Problem description
Output only the lines of the entries that follow, starting at the one with "10077 Bourbon Street, Newburgh, IN" and running down to the one with "Кража Каслинского литья / Новости", both included and unchanged.

Exercise input
================
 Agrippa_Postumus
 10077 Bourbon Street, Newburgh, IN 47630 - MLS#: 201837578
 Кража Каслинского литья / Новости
================
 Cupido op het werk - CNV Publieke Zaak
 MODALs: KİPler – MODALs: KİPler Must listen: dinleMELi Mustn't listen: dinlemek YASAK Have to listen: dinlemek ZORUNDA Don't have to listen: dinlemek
================
Answer to the exercise
 10077 Bourbon Street, Newburgh, IN 47630 - MLS#: 201837578
 Кража Каслинского литья / Новости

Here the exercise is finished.